What this task involves ::
Nothing but the lines below from the one that contains "Happy family at" through the one that contains "Overhead view of" should be retyped, exactly and including both ends. Do not include pictures.

Entries shown ::

· · · ·

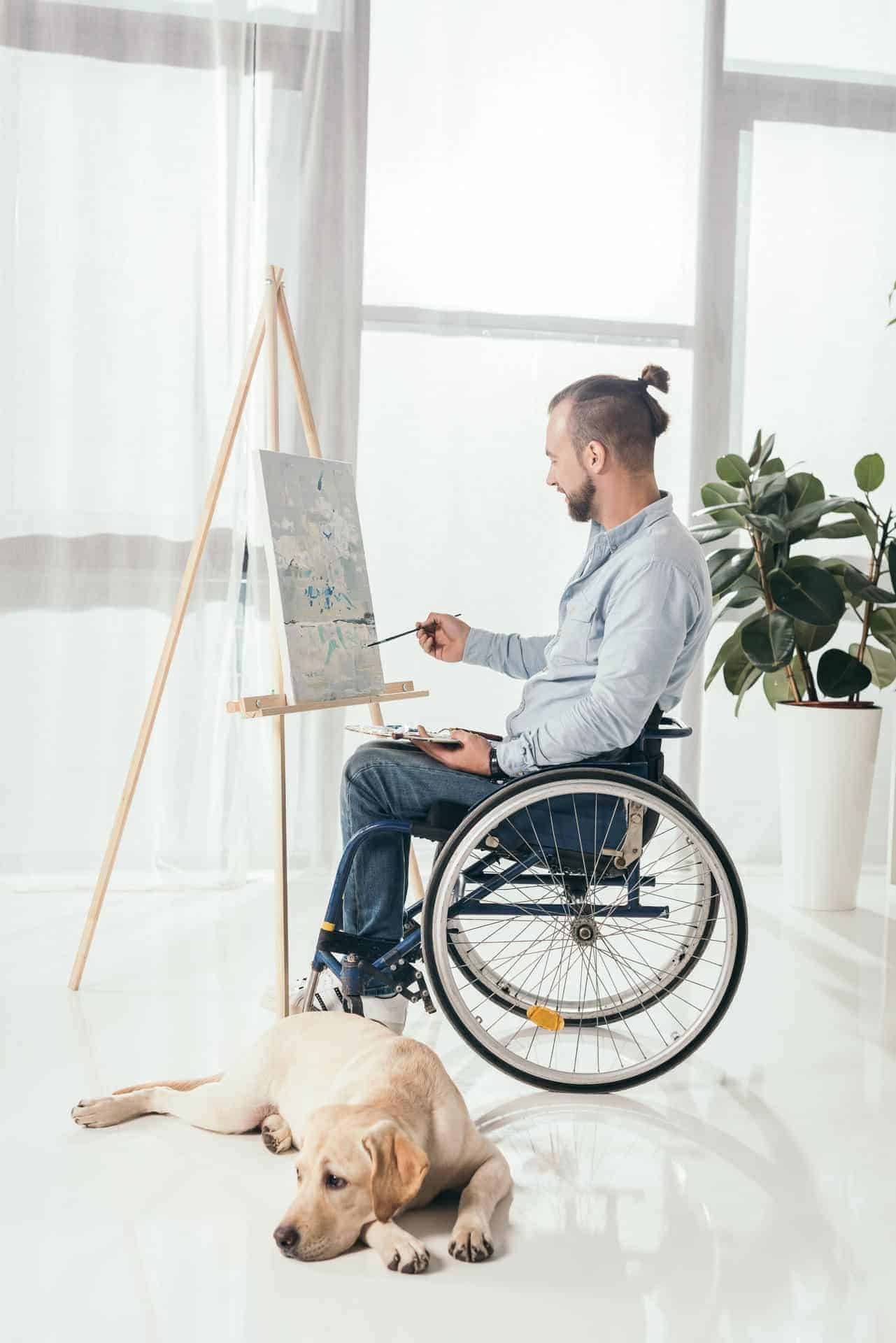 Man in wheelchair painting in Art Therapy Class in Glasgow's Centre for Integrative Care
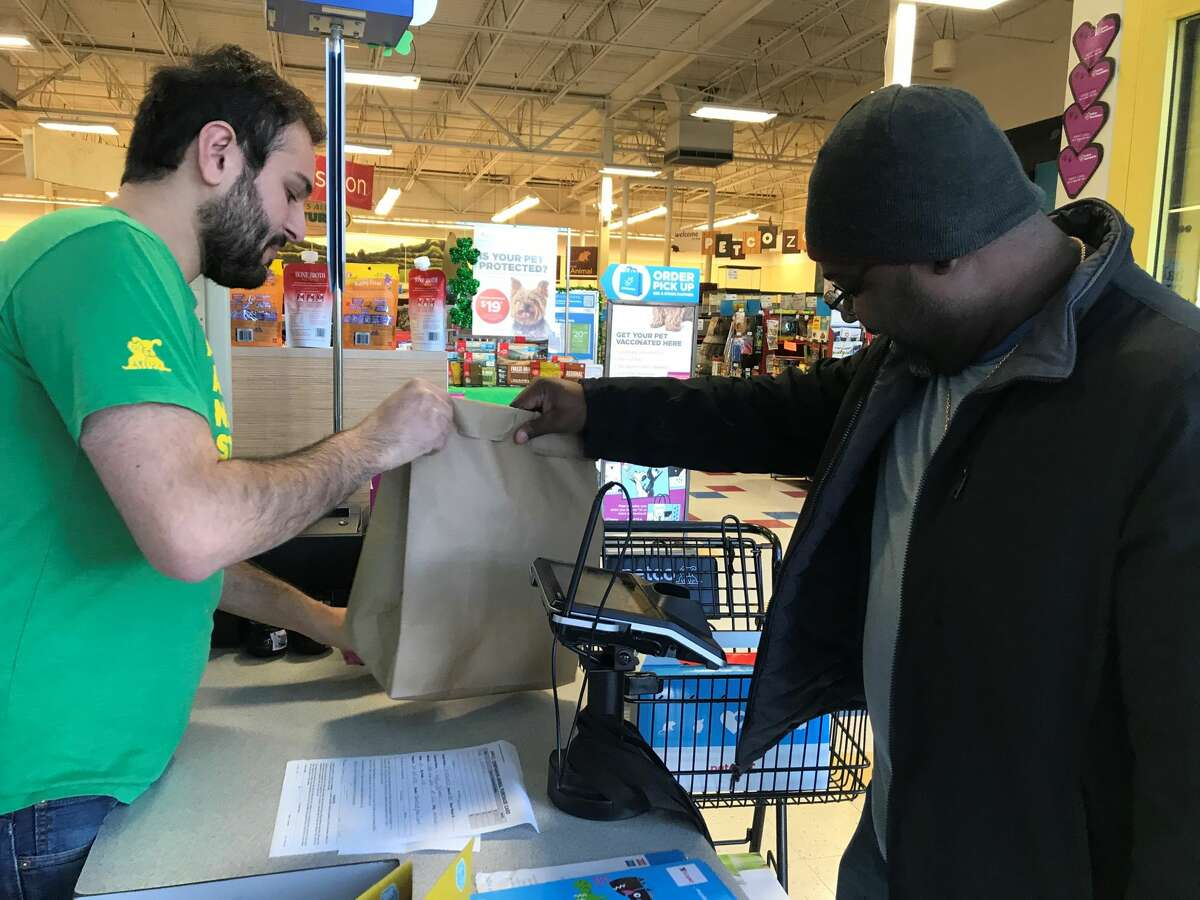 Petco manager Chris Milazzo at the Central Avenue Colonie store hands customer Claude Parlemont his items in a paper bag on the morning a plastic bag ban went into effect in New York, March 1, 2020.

· · · ·

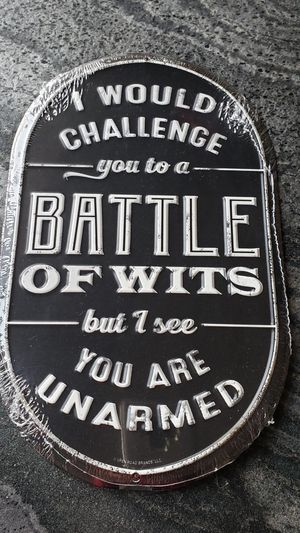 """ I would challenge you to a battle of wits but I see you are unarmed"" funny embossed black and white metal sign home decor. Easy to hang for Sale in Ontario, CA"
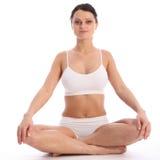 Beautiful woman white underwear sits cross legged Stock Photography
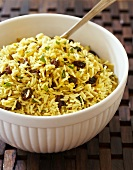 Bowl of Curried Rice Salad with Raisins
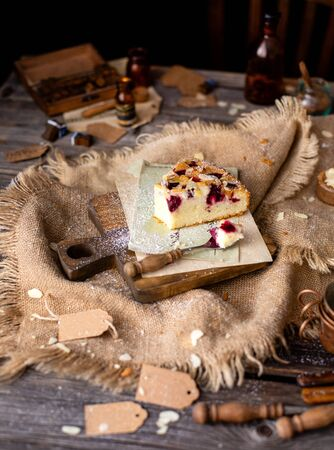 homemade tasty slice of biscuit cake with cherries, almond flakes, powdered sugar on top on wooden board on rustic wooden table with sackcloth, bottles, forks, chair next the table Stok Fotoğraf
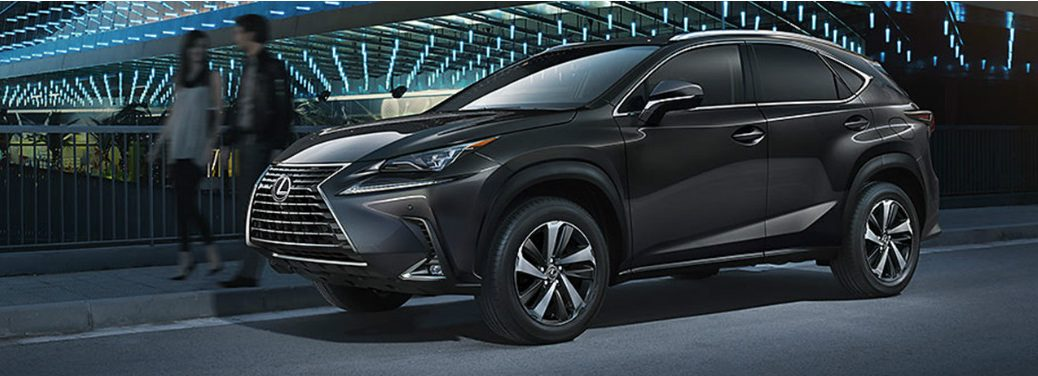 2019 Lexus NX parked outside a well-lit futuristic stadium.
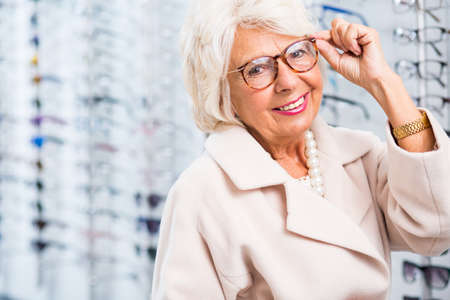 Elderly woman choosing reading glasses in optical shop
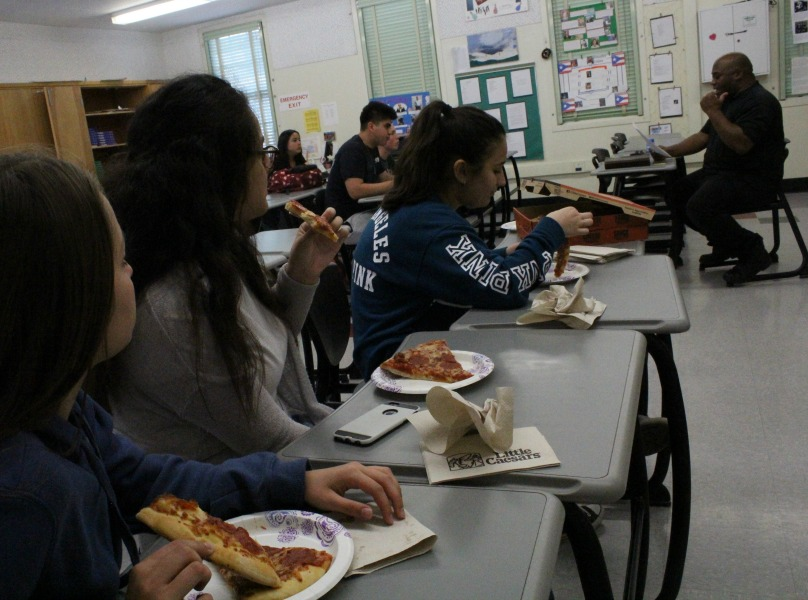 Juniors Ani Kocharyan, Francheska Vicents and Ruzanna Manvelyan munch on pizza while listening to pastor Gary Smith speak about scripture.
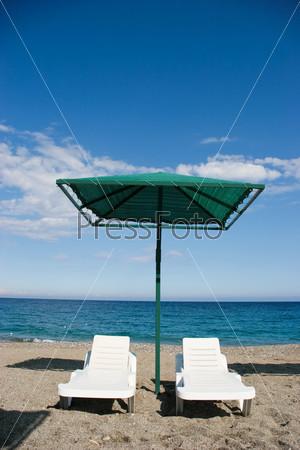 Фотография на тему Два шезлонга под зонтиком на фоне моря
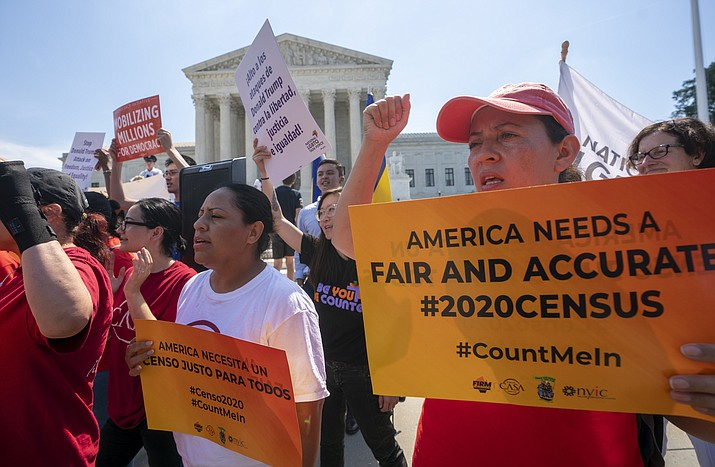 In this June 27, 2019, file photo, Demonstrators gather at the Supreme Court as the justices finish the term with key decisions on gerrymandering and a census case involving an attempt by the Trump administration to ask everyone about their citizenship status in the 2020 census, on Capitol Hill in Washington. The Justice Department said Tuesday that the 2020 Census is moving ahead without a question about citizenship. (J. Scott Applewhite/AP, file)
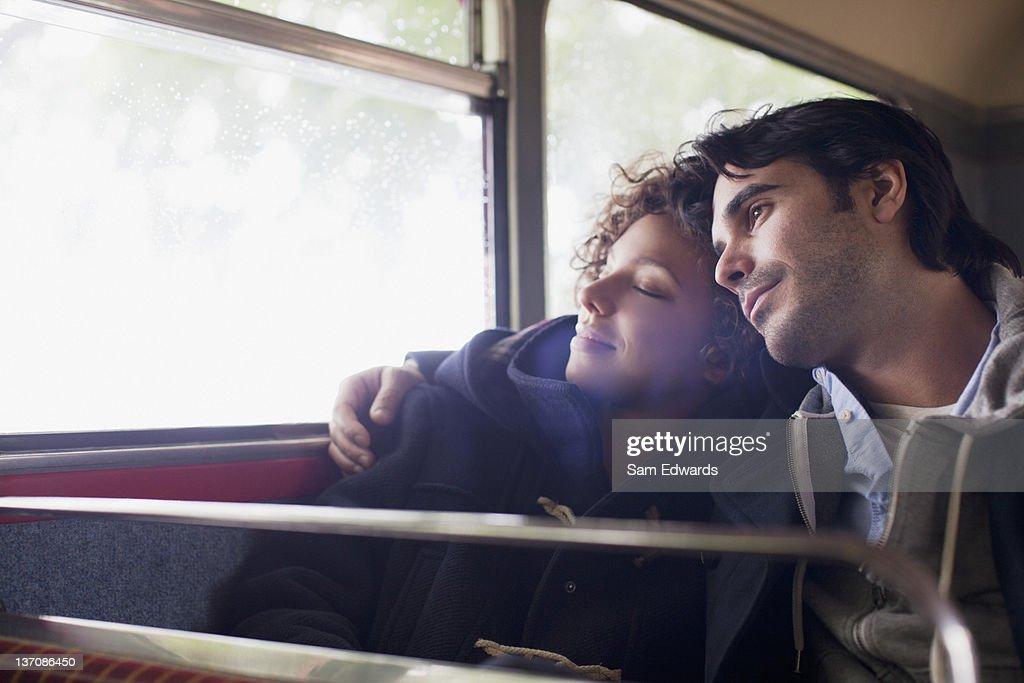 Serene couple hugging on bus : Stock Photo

· · · ·

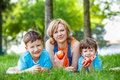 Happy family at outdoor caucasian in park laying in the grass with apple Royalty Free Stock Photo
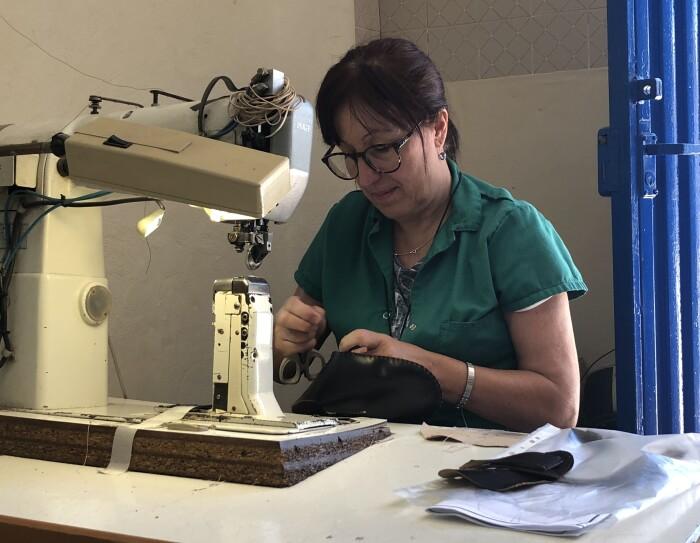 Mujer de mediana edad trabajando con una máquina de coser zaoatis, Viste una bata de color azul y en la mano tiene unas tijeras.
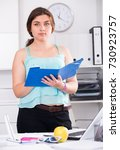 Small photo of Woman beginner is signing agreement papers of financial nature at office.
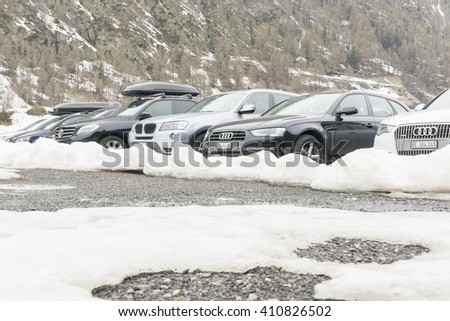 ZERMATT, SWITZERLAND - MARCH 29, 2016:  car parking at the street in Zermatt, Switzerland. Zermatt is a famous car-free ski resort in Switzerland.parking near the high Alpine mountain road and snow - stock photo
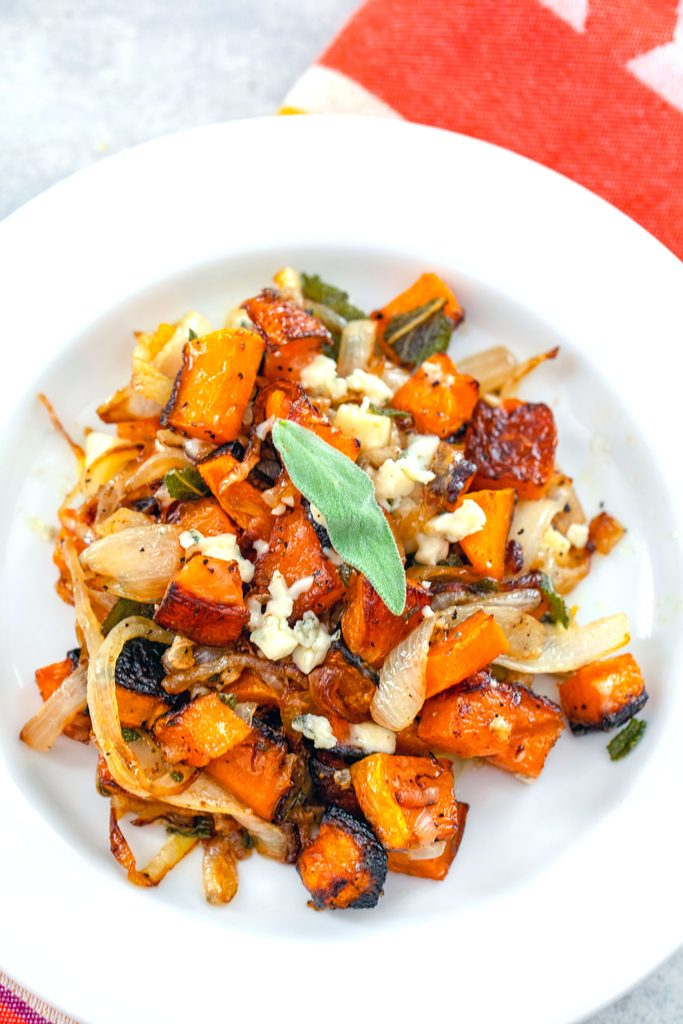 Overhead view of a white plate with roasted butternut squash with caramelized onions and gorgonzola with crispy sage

· · · ·

Response to the task ::
 Happy family at outdoor caucasian in park laying in the grass with apple Royalty Free Stock Photo
 Mujer de mediana edad trabajando con una máquina de coser zaoatis, Viste una bata de color azul y en la mano tiene unas tijeras.
 Small photo of Woman beginner is signing agreement papers of financial nature at office.
 ZERMATT, SWITZERLAND - MARCH 29, 2016:  car parking at the street in Zermatt, Switzerland. Zermatt is a famous car-free ski resort in Switzerland.parking near the high Alpine mountain road and snow - stock photo
 Overhead view of a white plate with roasted butternut squash with caramelized onions and gorgonzola with crispy sage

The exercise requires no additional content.